Погрузившись в размышления, я не заметила, что Витя тоже проснулся. Зашевелился, заерзал, а потом повернулся ко мне, незряче плюхнул руку туда, где я обычно лежала, и только потом открыл глаза. Еще сонный со слипающимися веками, он уставился на меня - сопящую от обиды на краю кровати. Я сделала вид, что ничего не замечаю вокруг.
Витя размашисто зевнул, потом обтер лицо ладонью и резко сел, из сонного в один миг став бодрым и свежим. Как он умудрялся после почти что суток работы и нескольких часов сна из плюшевого медведя превратится в стойкого оловянного солдатика, оставалось загадкой.
- Жалуйся, - произнес он. Конечно же, догадался, что я обиделась, и теперь хотел знать - почему.
- Всё нормально, - хотела сказать спокойно, но голос дрогнул.
- Я вижу. - Витя потянулся, потом посмотрел в окно. - А время-то сколько?
- Не знаю, - ворчливо отозвалась я. - Когда я встала было десять минут шестого.
Он больше не стал ничего спрашивать. Подобрался к тумбочке, достал телефон, хмыкнул.

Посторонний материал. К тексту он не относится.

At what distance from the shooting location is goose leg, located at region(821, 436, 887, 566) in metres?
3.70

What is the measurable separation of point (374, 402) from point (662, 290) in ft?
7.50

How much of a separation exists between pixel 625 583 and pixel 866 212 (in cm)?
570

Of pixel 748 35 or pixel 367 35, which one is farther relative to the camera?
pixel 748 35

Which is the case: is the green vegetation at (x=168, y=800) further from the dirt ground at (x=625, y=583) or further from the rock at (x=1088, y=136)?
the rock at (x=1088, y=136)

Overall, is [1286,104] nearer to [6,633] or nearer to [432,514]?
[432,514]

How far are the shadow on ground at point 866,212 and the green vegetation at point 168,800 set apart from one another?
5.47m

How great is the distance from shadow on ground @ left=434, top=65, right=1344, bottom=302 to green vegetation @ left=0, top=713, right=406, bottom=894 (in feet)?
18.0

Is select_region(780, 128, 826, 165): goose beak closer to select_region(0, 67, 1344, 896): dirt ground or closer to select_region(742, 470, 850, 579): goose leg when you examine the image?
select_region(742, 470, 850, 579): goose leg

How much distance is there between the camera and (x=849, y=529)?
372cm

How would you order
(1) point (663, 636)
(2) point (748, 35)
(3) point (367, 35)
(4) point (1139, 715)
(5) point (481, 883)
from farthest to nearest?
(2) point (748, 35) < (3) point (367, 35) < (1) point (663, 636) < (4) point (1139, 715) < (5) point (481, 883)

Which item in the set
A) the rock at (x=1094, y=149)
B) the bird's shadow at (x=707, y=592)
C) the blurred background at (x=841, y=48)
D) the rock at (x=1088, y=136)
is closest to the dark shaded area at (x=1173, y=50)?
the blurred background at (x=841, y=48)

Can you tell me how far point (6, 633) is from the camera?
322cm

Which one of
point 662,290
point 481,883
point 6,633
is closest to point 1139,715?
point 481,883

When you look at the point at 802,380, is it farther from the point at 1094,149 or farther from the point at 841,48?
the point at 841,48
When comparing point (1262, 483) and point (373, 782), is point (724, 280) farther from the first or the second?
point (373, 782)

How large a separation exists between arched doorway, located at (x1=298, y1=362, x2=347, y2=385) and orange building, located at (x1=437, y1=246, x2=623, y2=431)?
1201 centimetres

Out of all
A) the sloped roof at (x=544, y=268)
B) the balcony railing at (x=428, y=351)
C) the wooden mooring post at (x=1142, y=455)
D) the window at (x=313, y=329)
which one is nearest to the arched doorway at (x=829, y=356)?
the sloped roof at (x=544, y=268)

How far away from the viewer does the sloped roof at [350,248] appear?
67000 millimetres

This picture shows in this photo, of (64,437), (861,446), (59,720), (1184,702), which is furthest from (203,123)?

- Это ты уже сорок минут на меня тут дуешься?
Я не ответила.
- Что же я успел натворить, пока спал?
Я продолжала молчать, хотя изнутри так и распирало вывалить всё, что успела себе придумать, да и слезы опять подкатили. Еще немного и никакой пустырник уже не спас бы меня от монолога с рыданиями вперемежку. Но Витя, похоже, не стал ждать, когда я разоткровенничаюсь. Просто сгреб в охапку и поцеловал, потом еще раз и еще... Только когда он перешел к более решительным действиям, я вспомнила про обиду и отстранилась.
- Что опять?
- Я пустырника напилась и ничего не хочу.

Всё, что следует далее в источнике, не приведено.